Endlich war er frei.
Staunend und halb benommen blinzelte Jan in die Runde.
„Ha, schaut her!“, rief strahlend der Student mit den hellblauen Augen. „Wieder mal haben wir einen ungehobelten, stinkenden Beanus in einen feinsinnigen Studenten der Artistenfakultät verwandelt!“ Er klopfte Jan kräftig auf den Oberarm. „Zeit, sich vorzustellen: Mein Name ist Jakobellus von Mies.“
„Johannes aus Husinetz.“
„Willkommen im Karlskolleg!“
„Na, dann können wir ihn ja endlich dem Dekan vorstellen!“, riefen die Umstehenden zufrieden.
Jakobellus von Mies grinste. „Bist Du bereit?“
Jan fuhr sich durch die Haare und atmete tief durch. „Unter einer Bedingung: Dein Eimer bleibt hier!“
Nur Jakobellus und Christian wiesen Jan den Weg durch die Gänge des Karlskollegs. Die anderen Studenten und Lehrer blieben da, um sich auf die kostenfreien Speisen zu stürzen, die traditionell zum Fest der Beanie gereicht wurden, oder um die noch verbliebenen Maskierten zu quälen.
„Ich beglückwünsche Dich! Du hast das Einführungsritual mit Bravour überstanden!“ sagte der Dekan, als Jan vor seinem Stehpult erschien. „Wenn Du möchtest, kannst Du jetzt die Aufnahmegebühr zahlen und Dich hier in die Liste eintragen.“
Jan hielt einen Augenblick inne.
Seine Gesichtshaut brannte, seine Haare waren verfilzt und standen in alle Richtungen ab, er sonderte noch immer den Gestank der abscheulichen Tierreste aus und kleine Wasserrinnsale liefen von seinem durchnässten Wams seinen Rücken herunter.
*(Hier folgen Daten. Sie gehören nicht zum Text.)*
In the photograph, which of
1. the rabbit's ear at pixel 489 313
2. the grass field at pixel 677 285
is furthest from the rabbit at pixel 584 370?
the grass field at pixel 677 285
Er hatte sich diesen denkwürdigen Augenblick unzählige Male zuvor ausgemalt. Und in seiner Einbildung war sein Auftreten stets würdiger gewesen. Dennoch war es der großartigste und erhabenste Moment seines bisherigen Lebens.
Er zählte sechs Groschen ab und überreichte sie dem Dekan. Dann tunkte er die Feder in das mit Tinte gefüllte Rinderhorn.
Mit einem breiten Lächeln auf den Lippen trug er sich auf die Matrikelrolle der Prager Universität ein.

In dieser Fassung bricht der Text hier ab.